Re: [PATCH 2/3] scsi: st: clear was_reset when CHKRES_NEW_SESSION

"Kai Mäkisara (Kolumbus)" <kai.makisara@xxxxxxxxxxx> · Thu, 14 Nov 2024 18:51:21 +0200

> On 7. Nov 2024, at 18.05, John Meneghini <jmeneghi@xxxxxxxxxx> wrote:
> 
> On 11/3/24 13:32, "Kai Mäkisara (Kolumbus)" wrote:
>>> On 31. Oct 2024, at 3.00, John Meneghini <jmeneghi@xxxxxxxxxx> wrote:
>>> 
>>> Be sure to clear was_reset when ever we clear pos_unknown. If we don't
>>> then the code in st_chk_result() will turn on pos_unknown again.
>>> 
>>>        STp->pos_unknown |= STp->device->was_reset;
>>> 
>>> This results in confusion as future commands fail unexpectedly.
>> This brings in my mind (again) the question: is the hack using was_reset set
>> by scsi_error to detect device reset necessary any more? It was introduced
>> as a temporary method somewhere between 1.3.20 and 1.3.30 (in 1995)
>> when the POR (power on/reset) UAs (Unit Attention) were not passed to st.
>> The worst problem with this hack is clearing was_reset. St should not clear
>> something set by error handling (layering violation).
> 
> OK. I wasn't aware of the history here... but I agree we want to get rid of the layering violation.
> 
I have read code and done experiments. I think I now know how the POR UAs were lost
in 1990s. And why that does not happen now.

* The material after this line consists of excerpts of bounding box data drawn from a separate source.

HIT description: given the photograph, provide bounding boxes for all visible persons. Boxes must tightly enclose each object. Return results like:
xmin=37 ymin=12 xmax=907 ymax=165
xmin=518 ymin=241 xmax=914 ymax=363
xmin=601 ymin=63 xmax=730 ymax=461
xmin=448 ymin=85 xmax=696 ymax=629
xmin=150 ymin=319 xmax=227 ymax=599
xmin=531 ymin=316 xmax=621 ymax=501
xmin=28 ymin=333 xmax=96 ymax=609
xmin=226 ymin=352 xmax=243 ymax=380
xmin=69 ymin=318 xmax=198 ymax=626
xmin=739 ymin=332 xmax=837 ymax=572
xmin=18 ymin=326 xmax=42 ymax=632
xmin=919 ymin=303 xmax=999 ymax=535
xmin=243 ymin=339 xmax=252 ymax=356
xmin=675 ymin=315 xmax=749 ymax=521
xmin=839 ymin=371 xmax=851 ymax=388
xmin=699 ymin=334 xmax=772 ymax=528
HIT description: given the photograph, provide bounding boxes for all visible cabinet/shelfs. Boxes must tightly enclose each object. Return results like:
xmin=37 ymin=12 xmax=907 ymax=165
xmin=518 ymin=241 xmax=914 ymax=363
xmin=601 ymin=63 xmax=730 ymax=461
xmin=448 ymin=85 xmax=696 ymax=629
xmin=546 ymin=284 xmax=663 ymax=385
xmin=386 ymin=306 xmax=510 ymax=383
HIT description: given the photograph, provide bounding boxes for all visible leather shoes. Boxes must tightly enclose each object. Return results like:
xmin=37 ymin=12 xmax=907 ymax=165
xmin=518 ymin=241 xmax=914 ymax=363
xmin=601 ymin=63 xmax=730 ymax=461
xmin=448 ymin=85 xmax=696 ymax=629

In 1.3.30, scsi.c handled resets. When resetting, it set the device->expecting_cc_ua flag.
If UA was received when expecting_cc_ua was set, the command was retried if
retries were allowed. St allowed five retries for TEST UNIT READY and so the POR UA
was left in the midlevel. (If expecting_cc_ua was zero, UA:s were returned to the upper
level.)

Now, st does allow zero retries. In addition to this, the requests use either REQ_OP_DRV_IN
or REQ_OP_DRV_OUT and these requests are not retried. So, now POR UAs reach
st (as the experiments have indicated).

>> Your earlier patch added code to st to set pos_unknown when a POR UA
>> was found. So, is this now alone enough to catch the resets?
> 
> As long at the tape device actually sends a UA, no I don't think we need the was_reset code anymore.
> We should remove the device->was_reset code from st.c.
> 
Using device->was_reset has the advantage that it does not depend on the
drives sending UA. However, I think that a probability of a working drive
not sending UA after reset is minimal.

>> I now did some experiments with scsi_debug and in those experiments
>> reset initiated using sg_reset did result in st getting POR UA.
>> But this was just a simple and somewhat artificial test.
> 
> Yes, I've noticed that not all of the different emulators out there like MHVTL and scsi_debug
> will reliably send a POR UA following sg_reset. Especially scsi_debug. The tape emulation in
> scsi_debug is inadequate when it comes to resets AFAIAC.
> 
> I'll see if I can develop some further tests for MHVLT, but scsi_debug isn't worth the
> trouble (for me) and I've told our QE group here at Red Hat to stop testing the st driver
> with scsi_debug.  Doing this has led to too many false positives and passing tests. That's
> why I finally purchased a tape drive and started testing this myself.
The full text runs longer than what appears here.